(Текст для чтения):
= = = = = = =

О, – в камне стиха, даже если ты канула,
Утопленница, даже если – в пыли,
Ты бьешься, как билась княжна Тараканова,
Когда февралем залило равелин.
 

В последней строке своего стихотворения Цветаева, по-видимому, вспоминает и о первой книге Мандельштама – «Камень», надписанной для нее: «Марине Цветаевой – камень-памятка. Осип Мандельштам. Петербург 10 янв. 1916». [81: РГАЛИ, ф. 237, оп. 2, ед. хр. 216.] Таким образом, всякие талантливые стихи – слова на сон. Себя Цветаева видела столпником, таким же столпником был для нее Пастернак, влекущий читателя в сны лирики, превративший и Цветаеву в столпника, видящего чужие сны.

Иначе зазвучало стихотворение о Суламифи в окончательной редакции:

 
Удостоверишься – повремени! —
Что, выброшенной на солому,
Не надо было ей ни славы, ни
Сокровищницы Соломона.
 
 
Нет, руки за′ голову заломив,
– Глоткою соловьиной! —
Не о сокровищнице – Суламифь:
Горсточке красной глины!
 

Стих-обращение к Пастернаку открывает стихотворение, ставшее вдвое короче. Изгнанной из дома, Суламифи не надо было славы и сокровищницы Соломона, полностью повторяются 8—11 стихи первоначального варианта, но в концовке исчезают строки, отрицающие важность для Суламифи страсти Соломона. Вместо «век не взбросит» появляется «руки за′ голову заломив». Цветаева хотела бы видеть себя бесстрастной Суламифью, но во втором варианте стихотворения она, в сущности, признается в обратном: заломленные руки – от любви, от отчаяния, от мечты о неосуществимом.

= = = = = = =

(Исходные данные):
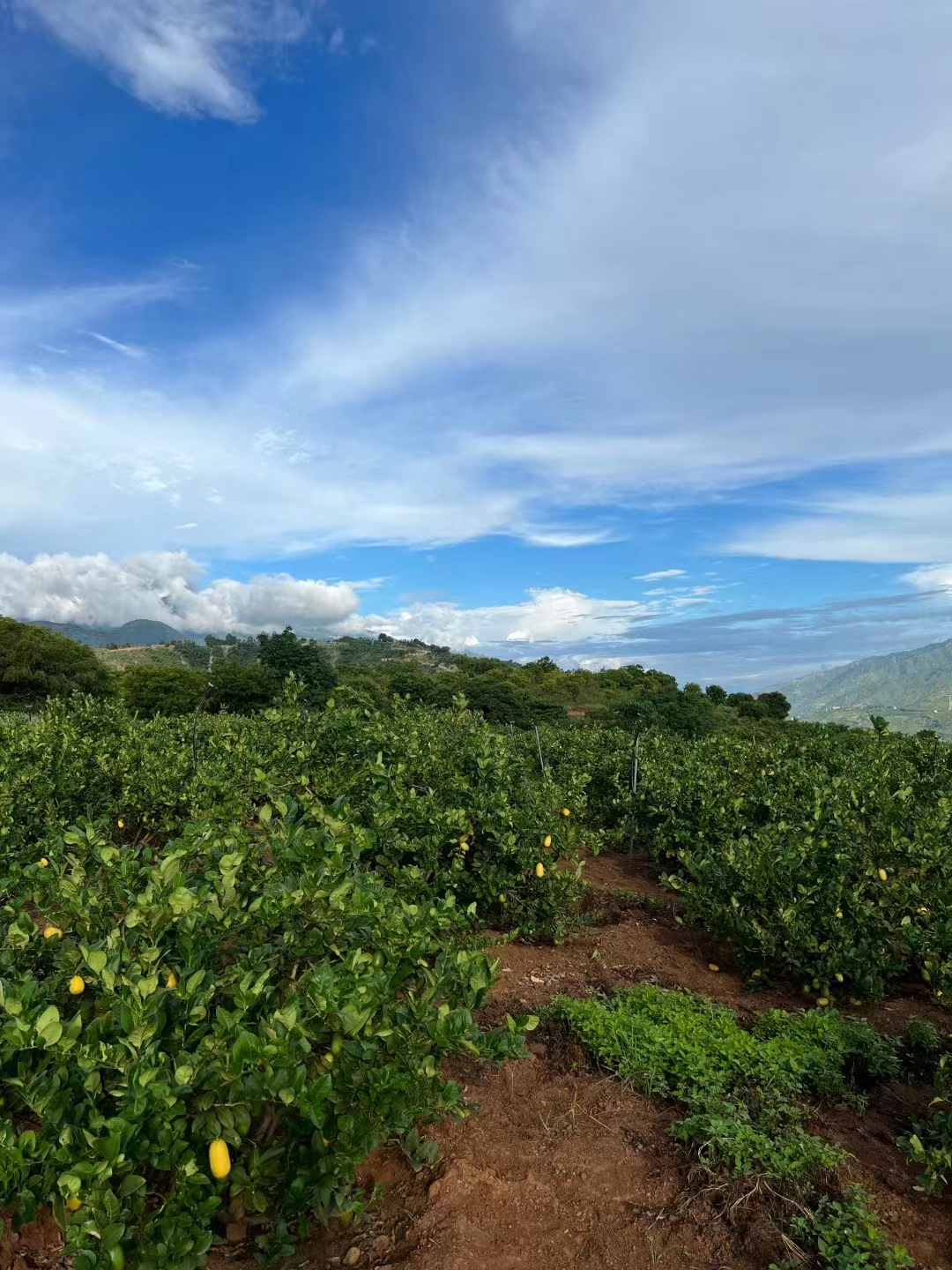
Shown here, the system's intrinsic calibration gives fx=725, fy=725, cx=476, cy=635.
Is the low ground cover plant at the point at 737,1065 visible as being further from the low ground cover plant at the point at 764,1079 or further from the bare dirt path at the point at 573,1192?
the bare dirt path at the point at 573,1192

= = = = = = =

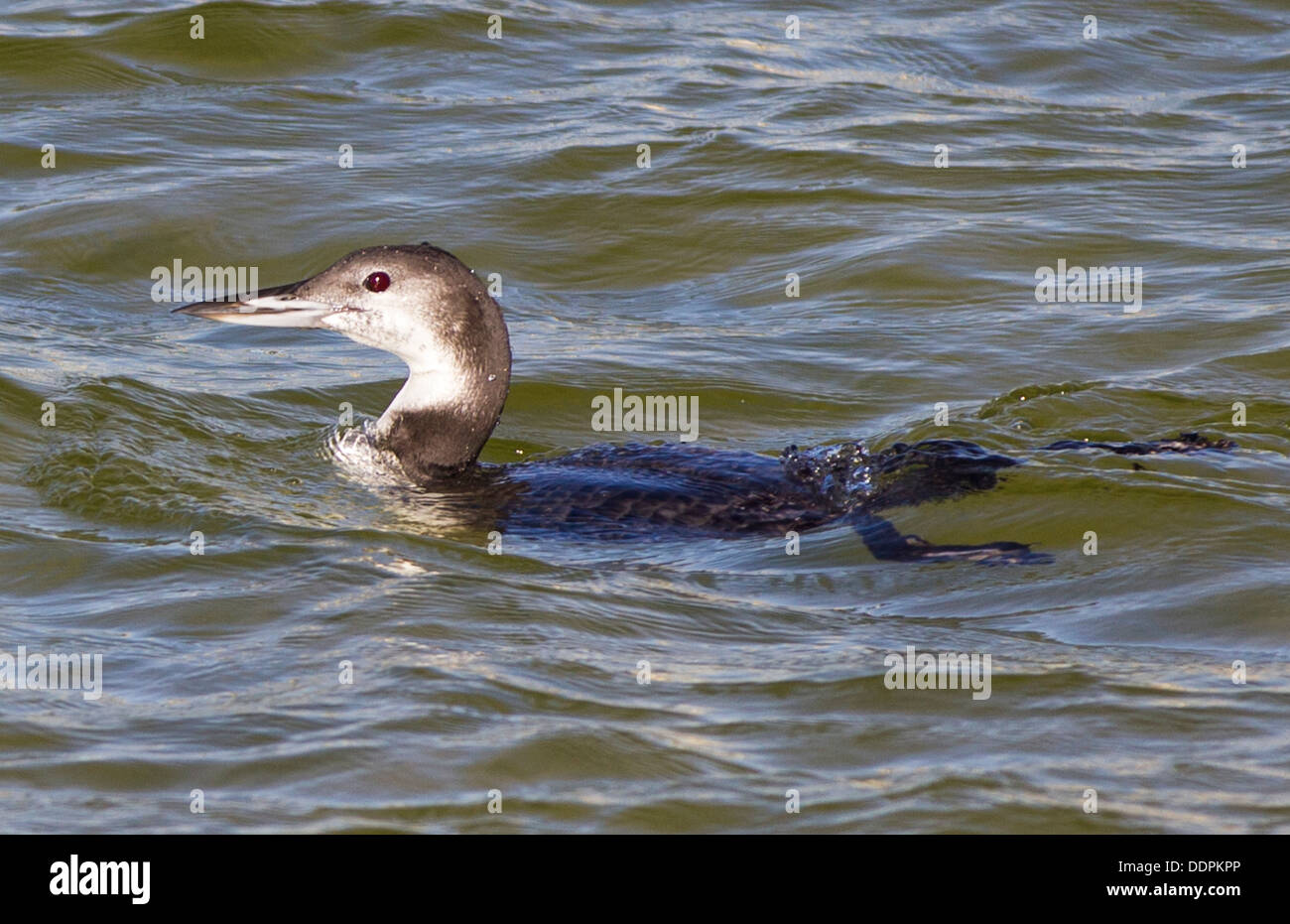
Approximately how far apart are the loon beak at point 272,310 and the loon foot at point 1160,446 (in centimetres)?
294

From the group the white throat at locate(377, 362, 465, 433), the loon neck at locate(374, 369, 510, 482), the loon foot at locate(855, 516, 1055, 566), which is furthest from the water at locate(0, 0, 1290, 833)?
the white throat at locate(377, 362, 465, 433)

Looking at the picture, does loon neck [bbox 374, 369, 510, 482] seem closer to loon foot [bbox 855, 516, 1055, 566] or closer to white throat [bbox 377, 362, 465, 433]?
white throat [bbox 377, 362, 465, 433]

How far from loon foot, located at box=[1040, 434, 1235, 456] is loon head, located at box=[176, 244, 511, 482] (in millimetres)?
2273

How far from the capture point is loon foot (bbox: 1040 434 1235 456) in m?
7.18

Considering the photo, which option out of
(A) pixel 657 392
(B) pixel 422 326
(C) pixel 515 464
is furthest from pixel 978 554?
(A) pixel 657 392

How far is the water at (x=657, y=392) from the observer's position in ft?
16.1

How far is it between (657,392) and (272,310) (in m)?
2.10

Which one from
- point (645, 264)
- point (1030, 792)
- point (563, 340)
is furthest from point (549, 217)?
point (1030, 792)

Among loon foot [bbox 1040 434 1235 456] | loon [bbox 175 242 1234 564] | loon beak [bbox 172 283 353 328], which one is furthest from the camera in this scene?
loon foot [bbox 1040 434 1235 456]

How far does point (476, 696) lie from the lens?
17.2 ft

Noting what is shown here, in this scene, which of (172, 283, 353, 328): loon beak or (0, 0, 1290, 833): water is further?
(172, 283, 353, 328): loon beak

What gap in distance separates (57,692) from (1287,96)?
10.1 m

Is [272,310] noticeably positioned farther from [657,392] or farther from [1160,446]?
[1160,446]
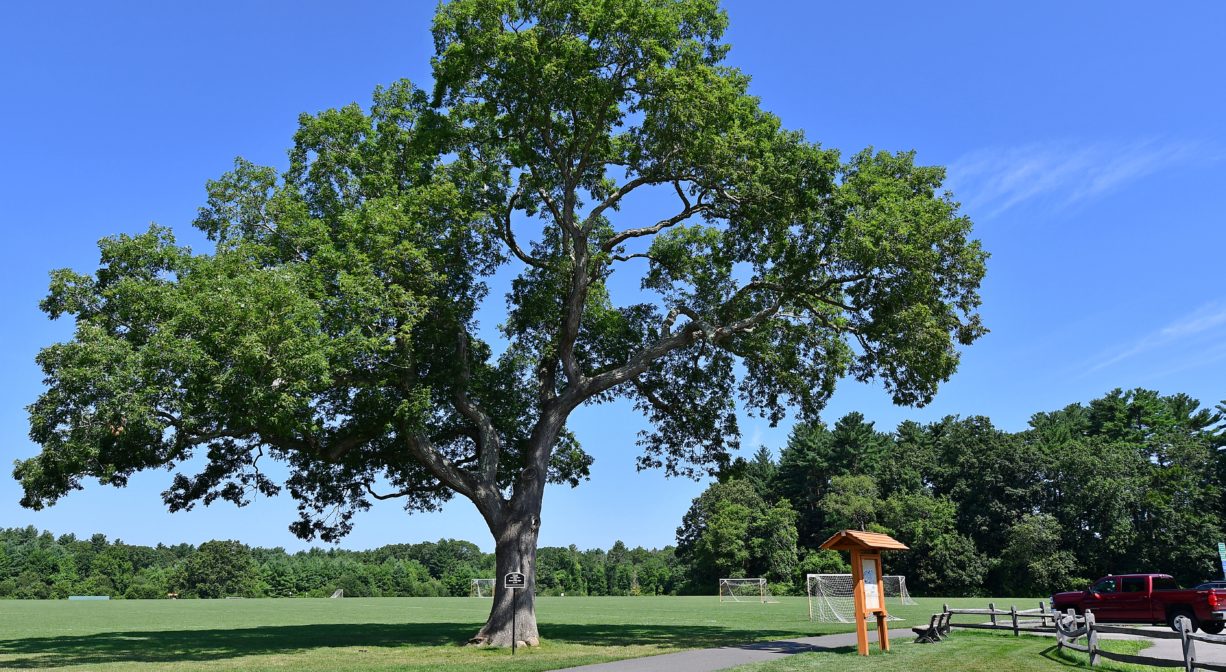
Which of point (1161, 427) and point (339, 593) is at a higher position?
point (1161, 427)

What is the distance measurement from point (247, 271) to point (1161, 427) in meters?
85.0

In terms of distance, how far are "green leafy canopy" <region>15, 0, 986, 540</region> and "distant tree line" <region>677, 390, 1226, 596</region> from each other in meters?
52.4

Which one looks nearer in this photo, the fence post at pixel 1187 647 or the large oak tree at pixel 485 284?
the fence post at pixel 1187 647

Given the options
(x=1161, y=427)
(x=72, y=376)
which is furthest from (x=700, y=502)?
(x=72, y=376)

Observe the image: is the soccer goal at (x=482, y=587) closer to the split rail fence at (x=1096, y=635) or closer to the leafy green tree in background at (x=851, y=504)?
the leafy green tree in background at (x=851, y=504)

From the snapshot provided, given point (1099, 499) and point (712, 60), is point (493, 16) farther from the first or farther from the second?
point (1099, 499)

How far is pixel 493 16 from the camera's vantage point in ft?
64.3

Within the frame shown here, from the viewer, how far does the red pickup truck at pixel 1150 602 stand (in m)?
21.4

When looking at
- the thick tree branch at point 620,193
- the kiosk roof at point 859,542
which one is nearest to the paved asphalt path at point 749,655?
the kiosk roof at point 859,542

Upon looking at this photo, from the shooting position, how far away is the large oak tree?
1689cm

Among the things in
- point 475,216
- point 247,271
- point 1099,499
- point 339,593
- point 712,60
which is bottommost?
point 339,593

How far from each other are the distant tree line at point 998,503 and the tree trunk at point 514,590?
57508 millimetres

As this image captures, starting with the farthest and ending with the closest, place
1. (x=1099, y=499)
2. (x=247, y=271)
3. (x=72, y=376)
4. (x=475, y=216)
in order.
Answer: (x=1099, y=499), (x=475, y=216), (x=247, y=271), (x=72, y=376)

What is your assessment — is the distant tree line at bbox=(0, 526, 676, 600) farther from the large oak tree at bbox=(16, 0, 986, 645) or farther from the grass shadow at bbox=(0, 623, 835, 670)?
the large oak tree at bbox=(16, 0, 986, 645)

= = = = = = =

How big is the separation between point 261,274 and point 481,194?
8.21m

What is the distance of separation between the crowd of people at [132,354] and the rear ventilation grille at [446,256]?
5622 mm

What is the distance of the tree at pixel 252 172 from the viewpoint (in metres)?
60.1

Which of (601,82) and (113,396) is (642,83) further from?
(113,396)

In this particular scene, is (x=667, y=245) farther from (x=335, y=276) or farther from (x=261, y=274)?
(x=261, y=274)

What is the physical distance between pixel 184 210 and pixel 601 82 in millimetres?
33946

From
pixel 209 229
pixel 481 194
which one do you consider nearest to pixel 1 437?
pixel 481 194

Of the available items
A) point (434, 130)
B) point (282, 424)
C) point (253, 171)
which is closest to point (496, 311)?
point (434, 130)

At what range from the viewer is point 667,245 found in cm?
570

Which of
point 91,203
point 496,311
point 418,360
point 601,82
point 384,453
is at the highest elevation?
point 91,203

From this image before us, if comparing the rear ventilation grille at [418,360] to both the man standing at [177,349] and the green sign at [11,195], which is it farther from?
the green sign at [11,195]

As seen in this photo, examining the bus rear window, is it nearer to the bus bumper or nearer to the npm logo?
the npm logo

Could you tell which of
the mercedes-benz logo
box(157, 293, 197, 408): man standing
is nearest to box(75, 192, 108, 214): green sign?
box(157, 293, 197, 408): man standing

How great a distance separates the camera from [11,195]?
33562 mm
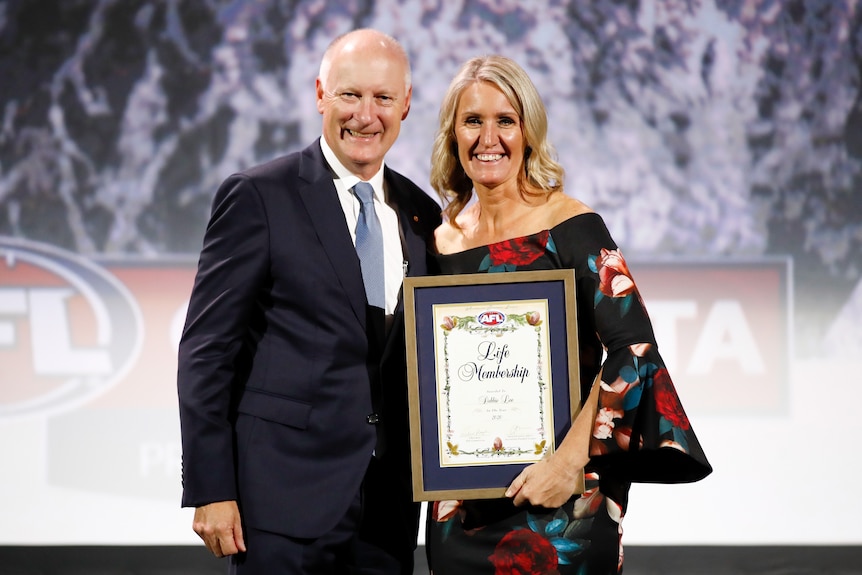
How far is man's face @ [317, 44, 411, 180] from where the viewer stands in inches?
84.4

= = = = = = =

(Задание A): Перепишите из текста о стихах Цветаевой отрывок от слов «Удостоверишься – повремени! —» до слов «от отчаяния, от мечты о неосуществимом.» без изменений.
(Задание B): Замените «tree trunk» на «tree stump» в записях от строки с «Among the things in» до строки с «57508 millimetres» включительно и приведите только эти строки, ничего больше в них не меняя.
Текст и записи никак не связаны между собой.

(Письменный ответ A):
Удостоверишься – повремени! —
Что, выброшенной на солому,
Не надо было ей ни славы, ни
Сокровищницы Соломона.
 
 
Нет, руки за′ голову заломив,
– Глоткою соловьиной! —
Не о сокровищнице – Суламифь:
Горсточке красной глины!
 

Стих-обращение к Пастернаку открывает стихотворение, ставшее вдвое короче. Изгнанной из дома, Суламифи не надо было славы и сокровищницы Соломона, полностью повторяются 8—11 стихи первоначального варианта, но в концовке исчезают строки, отрицающие важность для Суламифи страсти Соломона. Вместо «век не взбросит» появляется «руки за′ голову заломив». Цветаева хотела бы видеть себя бесстрастной Суламифью, но во втором варианте стихотворения она, в сущности, признается в обратном: заломленные руки – от любви, от отчаяния, от мечты о неосуществимом.

(Письменный ответ B):
Among the things in
- point 475,216
- point 247,271
- point 1099,499
- point 339,593
- point 712,60
which is bottommost?
point 339,593

How far from each other are the distant tree line at point 998,503 and the tree stump at point 514,590?
57508 millimetres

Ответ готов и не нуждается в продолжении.